The Whistling Wind Chapter 13: It Happens.

Published on 4 November 2025 at 17:00

Seven months before leaving the cosy comfort of my mother’s home in Fallowfield to face the big, cruel world, on a hot summer’s day in the early evening, I was listening to Alexander O’Neal’s first album in 1985; Alice tells me, ‘I’m pregnant.’

 

It was like a freshly made snowman with a cold, uncaring concern. I told her, ‘It was over between us.’

Cruel, I know that now. I was unsure if the child was mine, and I had just met another woman, Beverly Carter. Beverly lived in Longsight with four other sisters, a lovely mother, and a niece.

She worked for a company in Ardwick, and we met at a packed house party a few weeks earlier in Moss Side. Beverly had a soft persona like a bed of red petals.

Her soft hands reflected a generous heart; she was beautiful and had a subtle manner in her personality and a laugh a minute.

When we first encountered each other, Beverly stood alone in the packed house. I offered her a drink, which she was more than happy to accept; we danced the dance, talked the talk, went for a walk and strolled in the Recreation Park on Great Western Street.

The warm, crisp summer air came with the whistling wind in the bright dawn light. The gentle breeze blew in her Nubian hair, and her perfume smelled of a sweet rose, or was it fragrant lavender oil?

We exchanged numbers, kept in contact, and later became close friends. At eighteen, my father asked me, ‘Can I come to your house to see your mother?’

He intended to start a relationship with my mother; all kids wanted from their parents was to be together, which he played on. We walk into some relationships that we want to run away from. Who said society is correct to say, ‘One should work on a relationship.’

You tell them that when they’ve been beaten up, used, and abused. After many times, my father asked, I thought, ‘There could be a chance.’

Subsequently, I approached my mother; she was against the idea but came around to my way of thinking. My mother added, ‘It was okay, as long as you were there.’

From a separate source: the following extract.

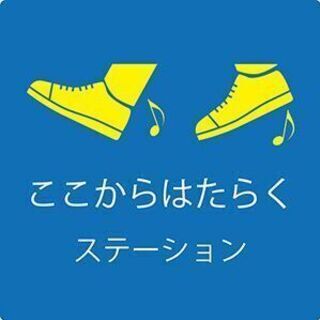 安佐北区 製造業 入社祝金5万円 ゴム部品工場の作業員 c00149の画像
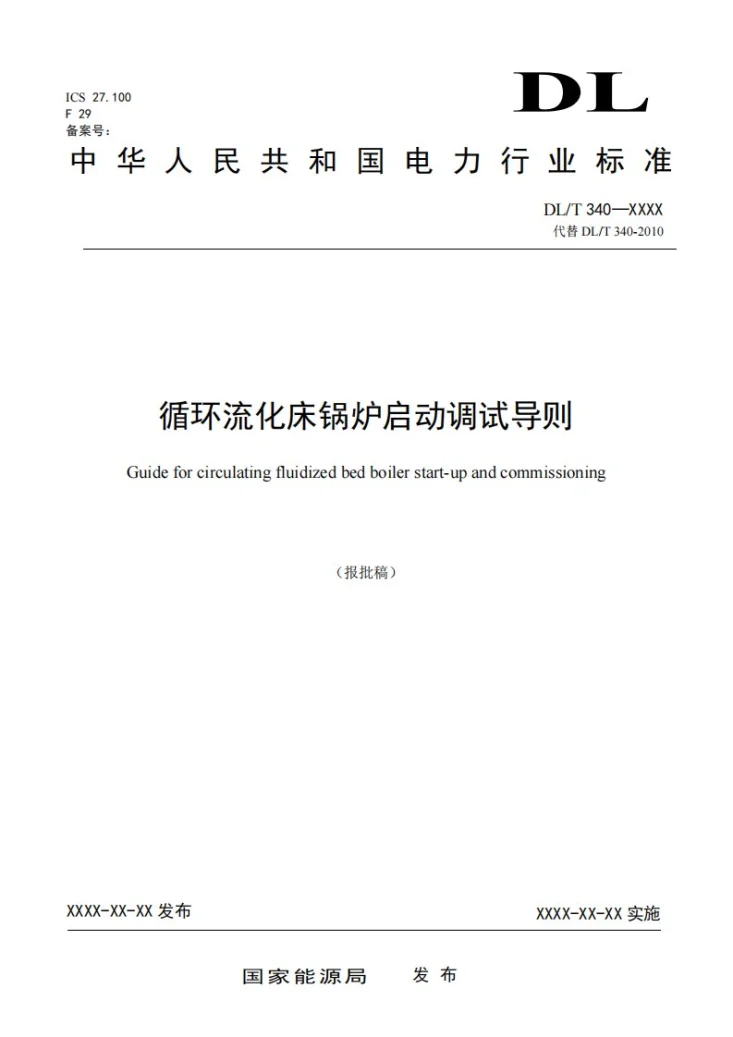 DL/T 340-2024 循环流化床锅炉启动调试导则第1页预览图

When my father came to my house, I left them both talking at the front door while I watched TV in the living room. A few moments passed when I heard my mother’s cry of agony, pain, and distress, ‘Ah, oh my God, FITZROY.’

I dashed out, horrified, as if I were running out of a house that was on fire, to see my mother covering her head and face with both hands. My father’s hand was raised to hit my mother; I ran over to my father and gave him a right-hand punch to his left cheek.

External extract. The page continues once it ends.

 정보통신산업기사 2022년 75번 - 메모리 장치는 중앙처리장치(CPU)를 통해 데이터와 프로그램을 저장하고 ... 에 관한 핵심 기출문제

As I did that, I began to push my father away from the front door and down the garden path. My father turned around and ran out onto the road.

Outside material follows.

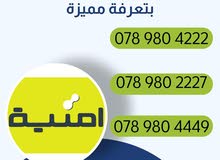 Umniah VIP mobile numbers in Zarqa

I gave chase to see one of his legs reach out to kick me. I caught his foot, pushed him to the floor, gave him four kicks to his head, one for every member of my family, and warned him away from my mother’s home.

Then I felt a sudden jolt forward, a firm grip grabbed hold of my body, engulfing my arms like a big, bad grizzly bear. It was Charlie Monroe, my mother’s neighbour, a doorman for the big city clubs and pubs, embracing my body from behind.

He whispered in my ear, as if he were the silent whirl of the whistling wind, ‘Calm down, Fitz, calm down.’

I was in control and composed; to calm the situation, Charlie held me firmly, picked me up, and swung me away from my father, similar to a construction crane.

It did not give me much comfort doing that to my father, but I could never see my mother feel pain from anyone inflicting misery, harm, and distress.

That summer, when I met Beverly, the first woman of three ladies I’ve had the pleasure of living with, and my longest relationship to date, eleven years on and off. My relationship with women isn’t meant to be a kiss-and-tell.

Life isn’t much of a life unless it revolves around sex and the one you love; it’s just a part of my life. There have been many women I have loved as lovers; I’ve loved every one of those loves in different ways.

Women who know I’m with my queen, women who have a king. It makes me wonder, and then I conclude that some women and many men lie to themselves.

They often go against what they believe is a natural, paired love. Something we deny when the statistics suggest society is not naturally conforming to what we think within Christian, Islamic, and many other cultures that endorse marriage values between two people.

Instead of concentrating their love, concerns, and responsibility on the child. My son was born on December 19, 1985, and by January 2, 1986, my mother told me, ‘It’s time you leave home; you’re not contributing enough of your wages.’

By now, I’d already done one or two government schemes for little or no money. I worked in the catering industry as a canteen cook and a commis chef, which was part of the training.

At the same time, I was participating in the Youth Training Scheme and the Youth Opportunity Program at the University of Manchester. Still, I was receiving benefits when my mother said, ‘I must leave.’

I was starting a new catering job in the morning, and my mother wanted all of my wages. At the time, my benefit was the only source of income I had: £49 every two weeks.

What my mother was asking for sounded unreasonable, so I left.

Upon leaving my mother’s home, I walked, lost in my mind. The whistling wind churned around my thoughts like a whirlwind of confusion, and I was as penniless as Charlie Chaplin.

I carried a brown leather suitcase with little inside. Just a few clothes were all I had, and I had nowhere to go.